▶ **Collection entries**:

*-*-*

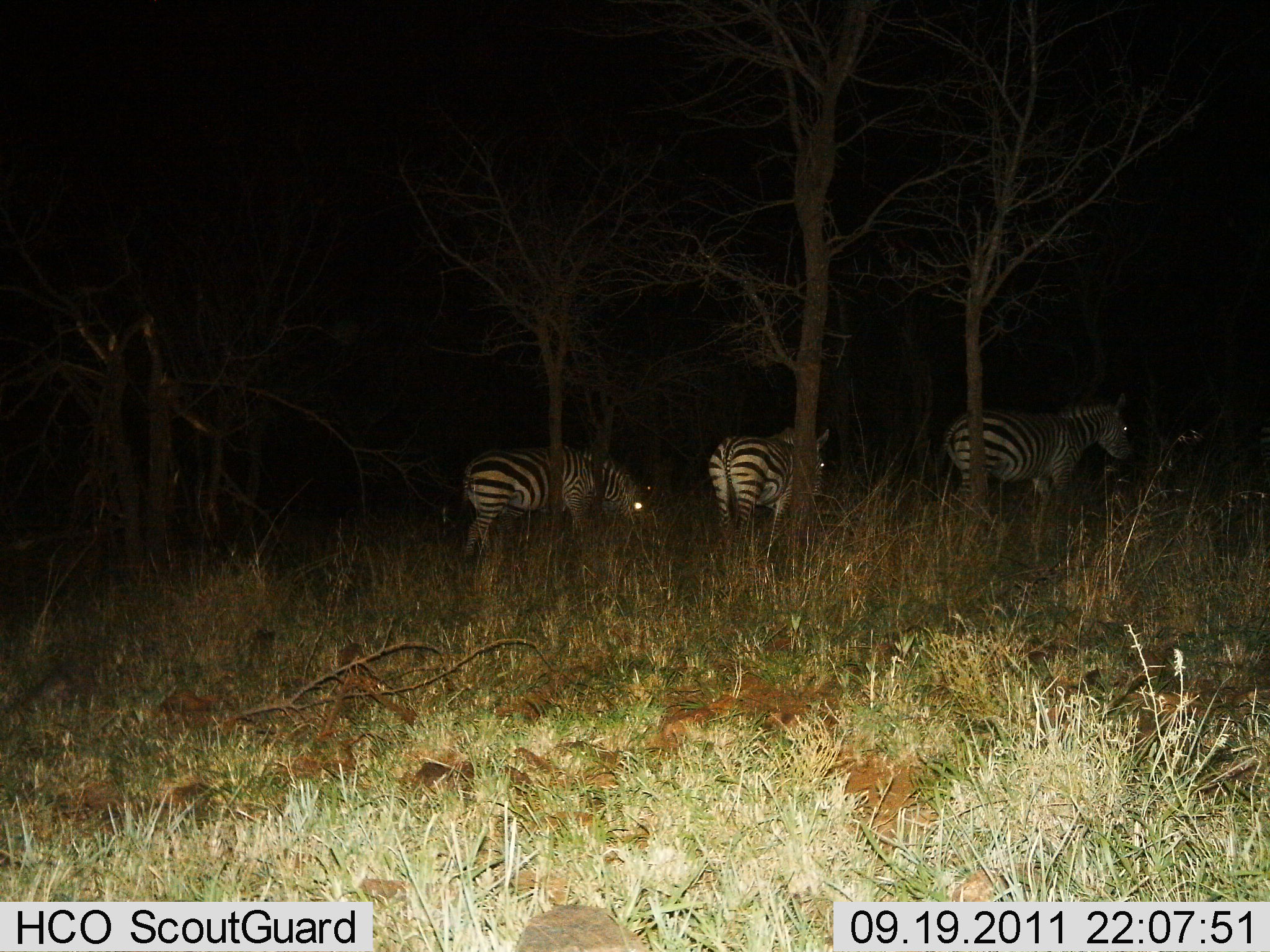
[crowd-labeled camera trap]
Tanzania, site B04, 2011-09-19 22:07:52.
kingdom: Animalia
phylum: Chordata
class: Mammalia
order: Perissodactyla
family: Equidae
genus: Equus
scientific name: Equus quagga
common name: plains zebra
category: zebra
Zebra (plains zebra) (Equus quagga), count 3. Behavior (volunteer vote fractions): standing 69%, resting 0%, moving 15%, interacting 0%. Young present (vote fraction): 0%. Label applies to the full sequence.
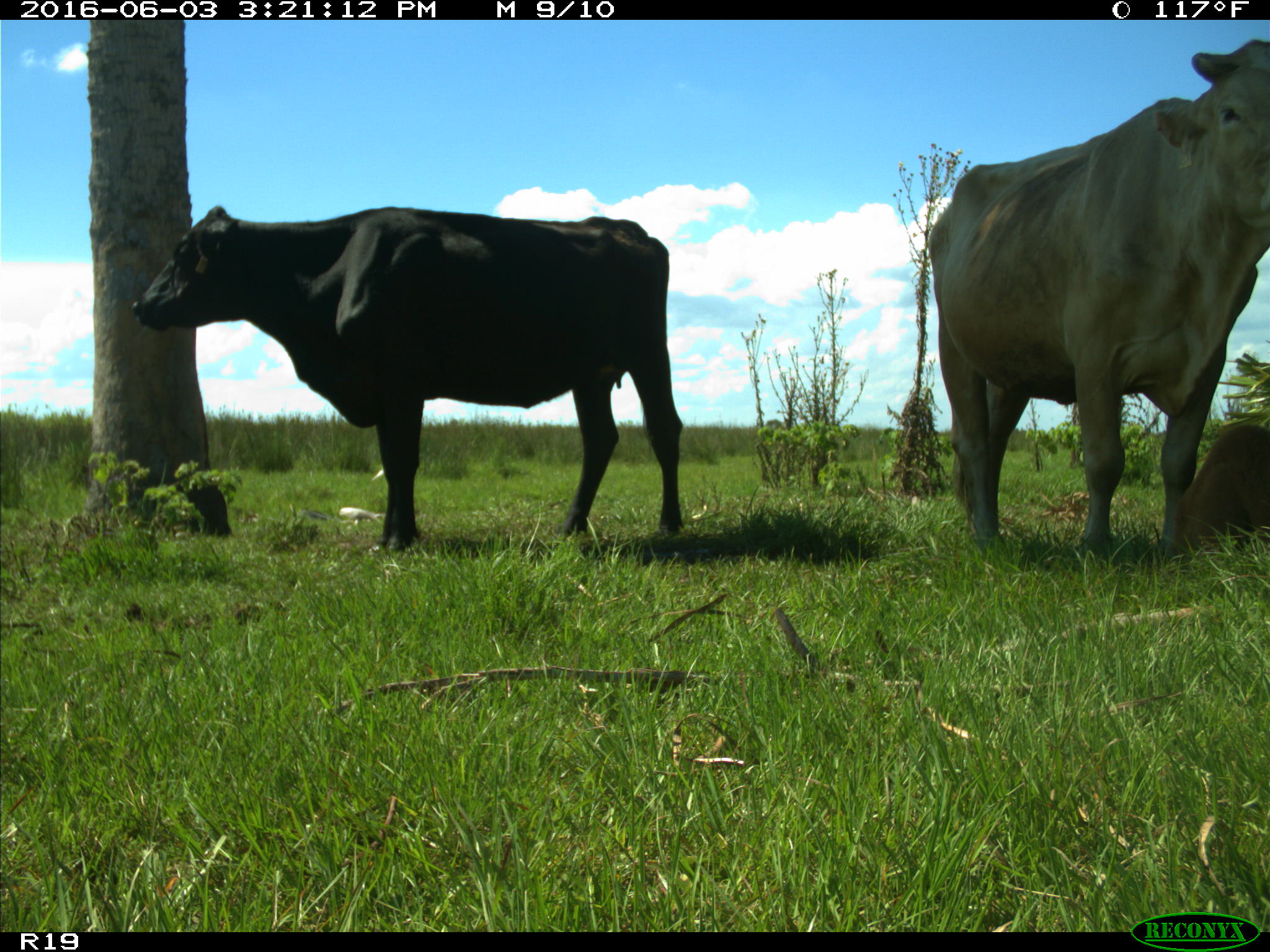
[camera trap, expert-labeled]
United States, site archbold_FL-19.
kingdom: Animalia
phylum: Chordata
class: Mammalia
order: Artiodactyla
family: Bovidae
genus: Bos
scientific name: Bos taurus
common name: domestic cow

*-*-*

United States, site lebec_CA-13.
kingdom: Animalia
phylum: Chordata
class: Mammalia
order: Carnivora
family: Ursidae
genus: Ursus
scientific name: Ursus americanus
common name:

*-*-*

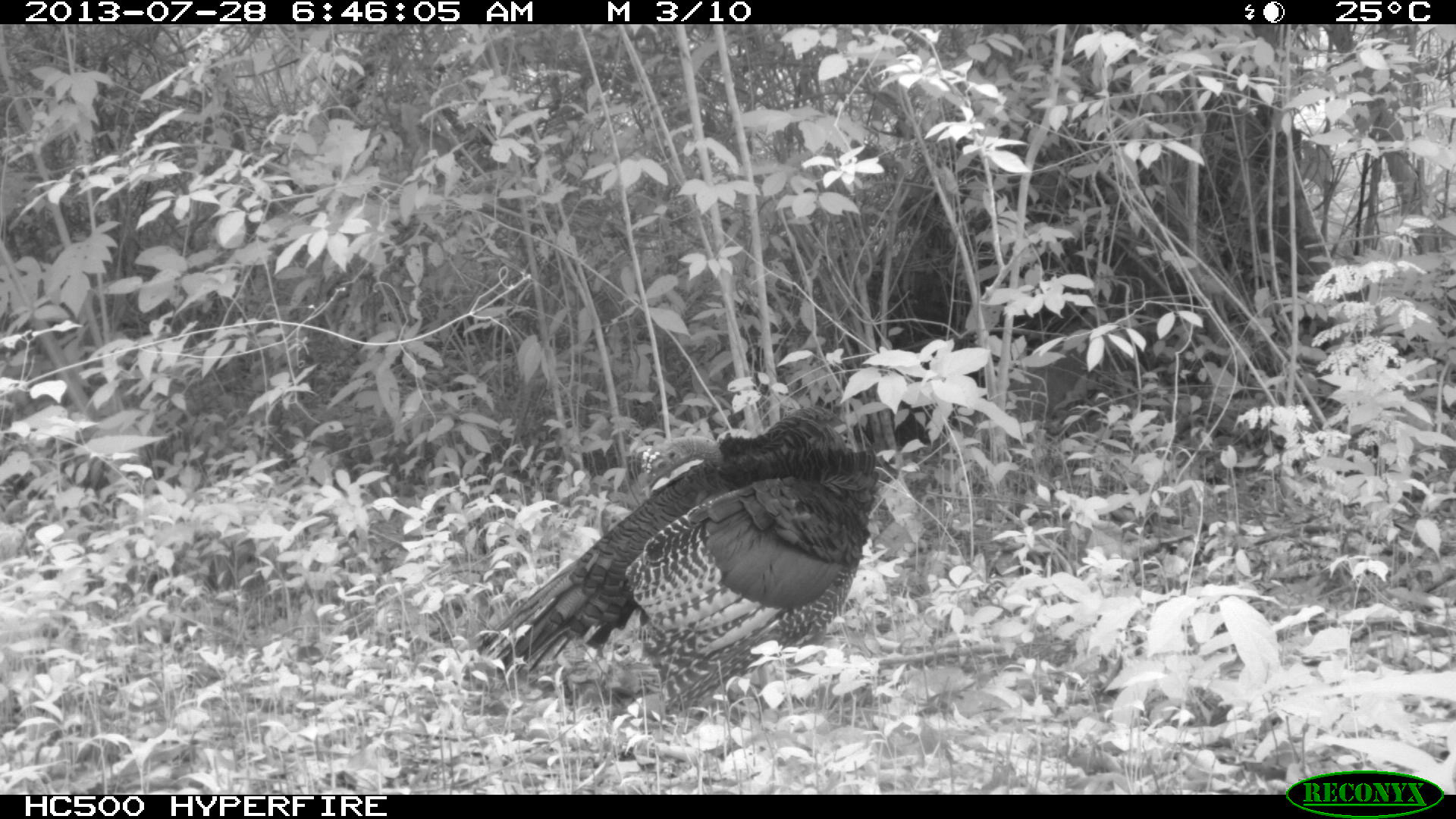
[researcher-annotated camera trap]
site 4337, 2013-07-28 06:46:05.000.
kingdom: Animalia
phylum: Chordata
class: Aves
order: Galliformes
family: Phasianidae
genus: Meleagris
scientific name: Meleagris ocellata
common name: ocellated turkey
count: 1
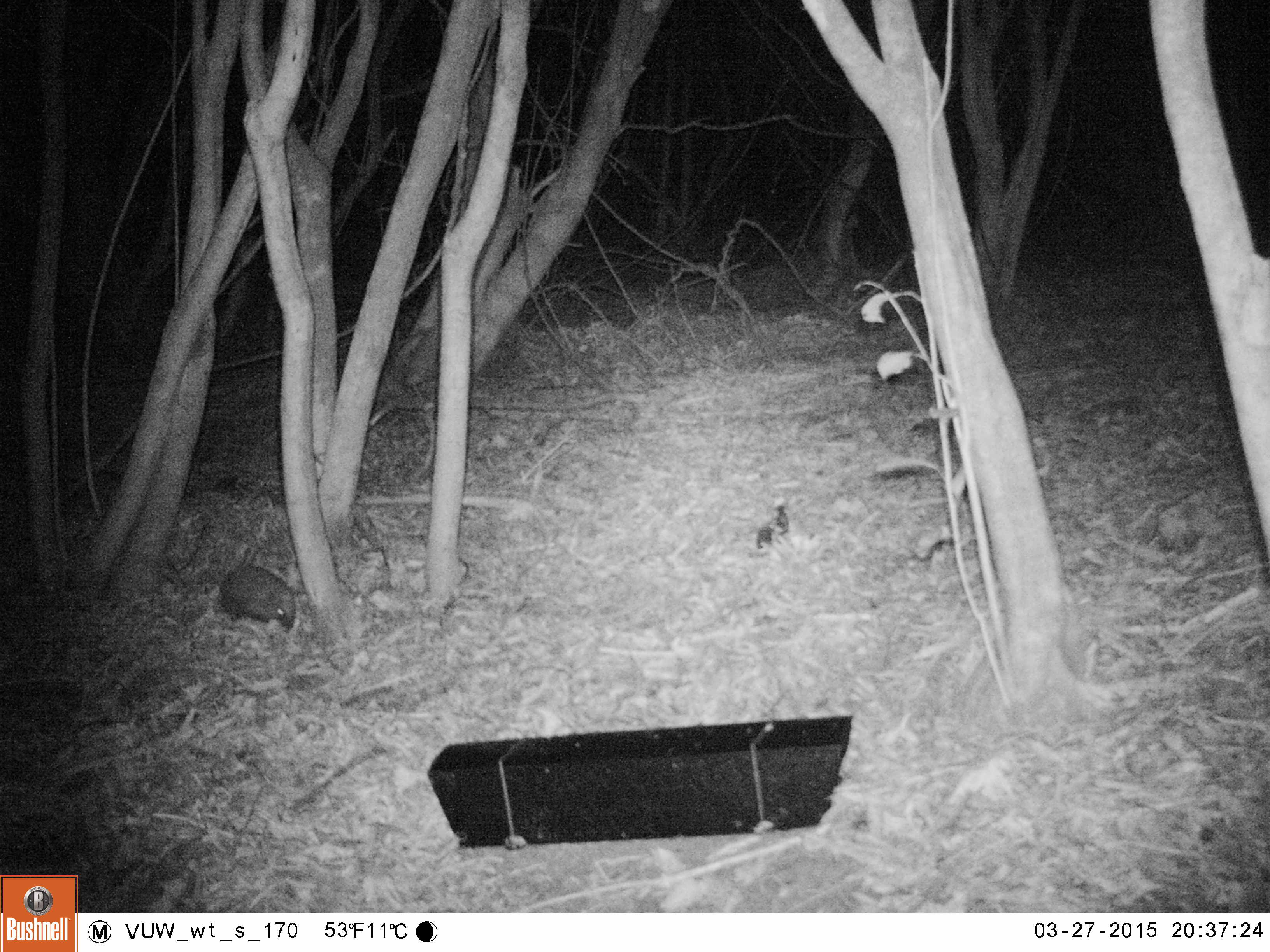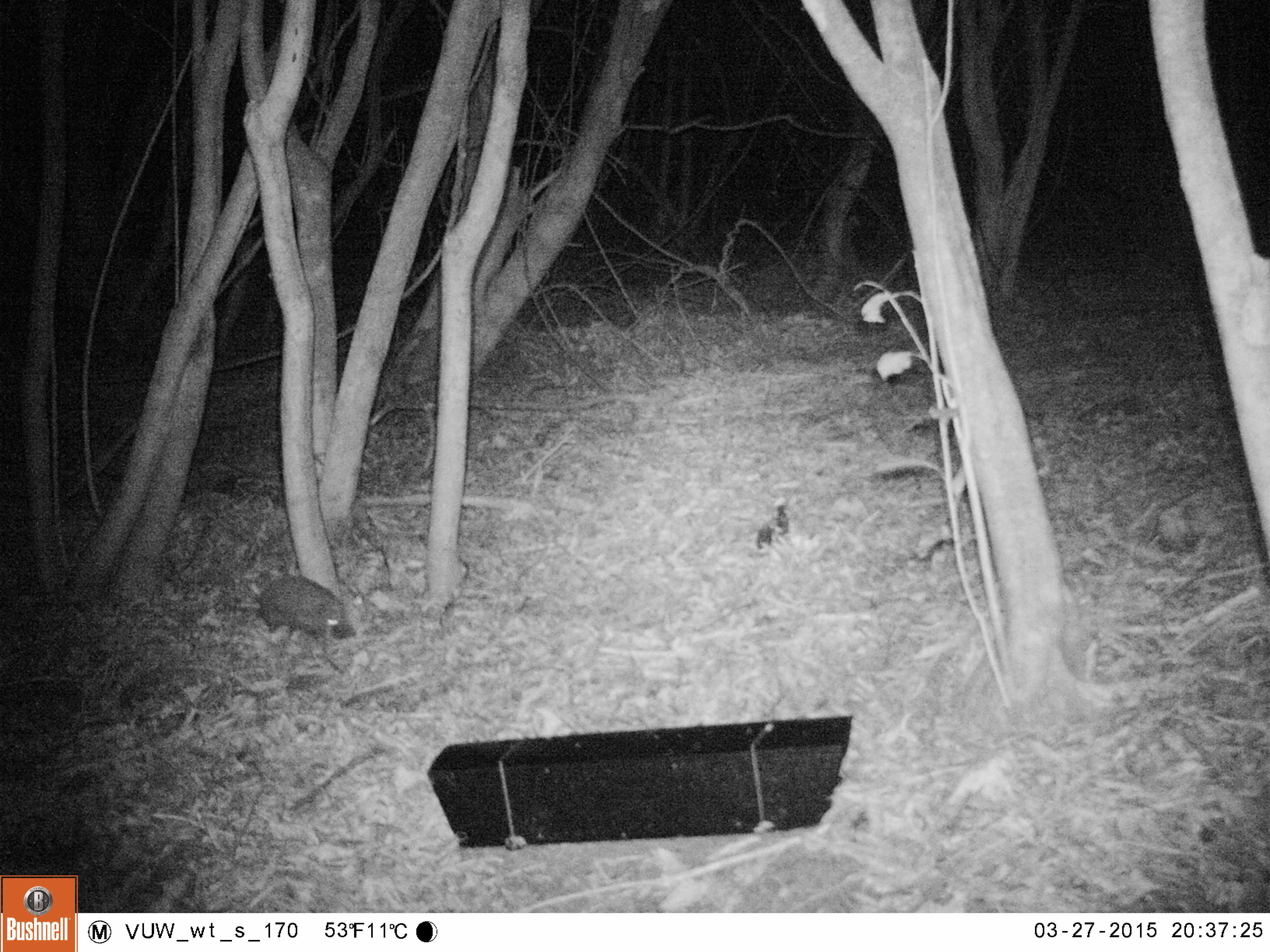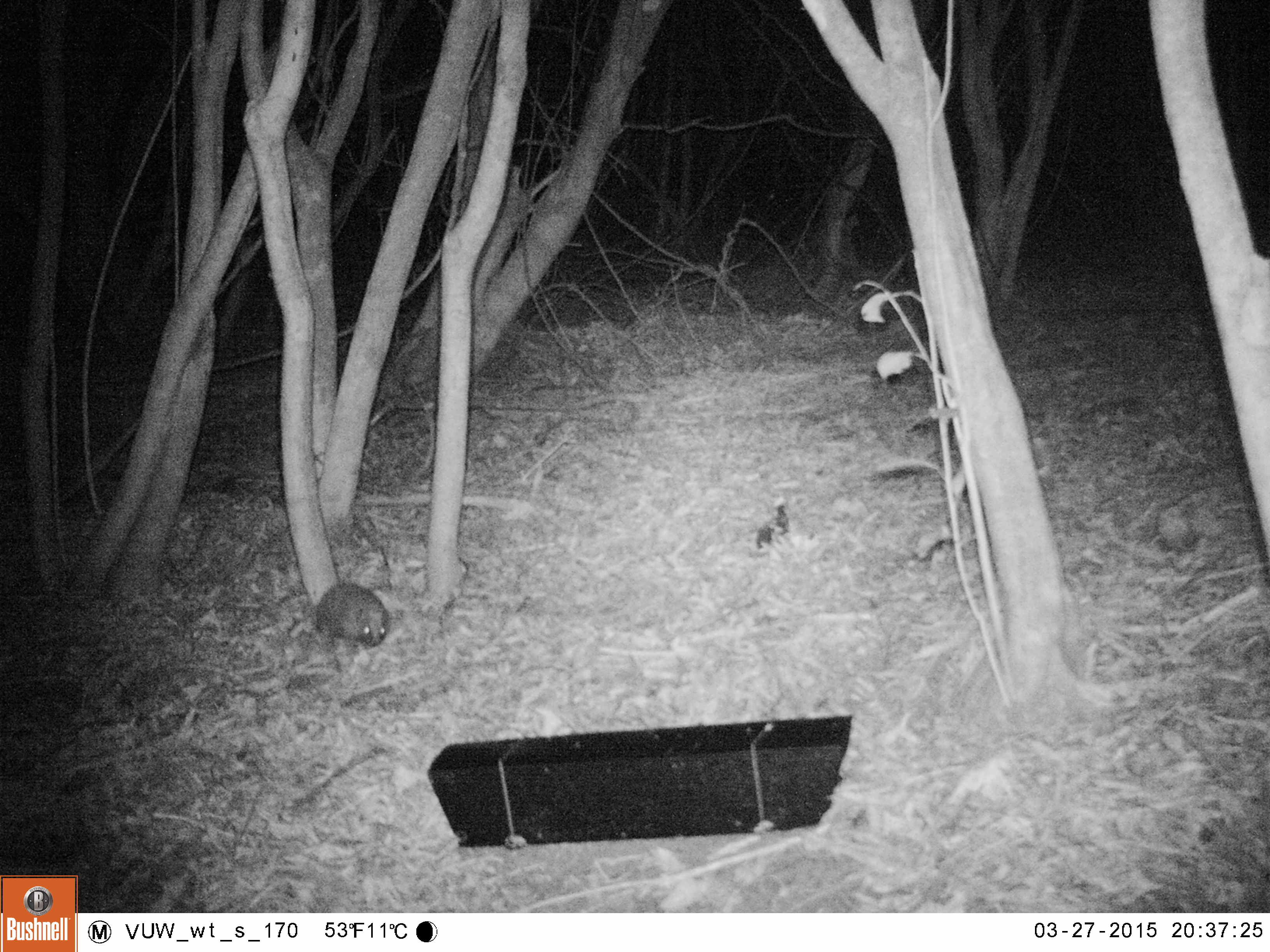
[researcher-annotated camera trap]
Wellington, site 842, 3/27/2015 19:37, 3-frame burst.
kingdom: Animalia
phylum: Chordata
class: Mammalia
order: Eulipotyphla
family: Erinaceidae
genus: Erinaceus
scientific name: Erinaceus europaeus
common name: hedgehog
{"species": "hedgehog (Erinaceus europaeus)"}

*-*-*

▶ **EXERCISE AIM**:
Show every line of the data that includes the string "labeled".

▶ **COMPLETED TASK**:
[crowd-labeled camera trap]
[camera trap, expert-labeled]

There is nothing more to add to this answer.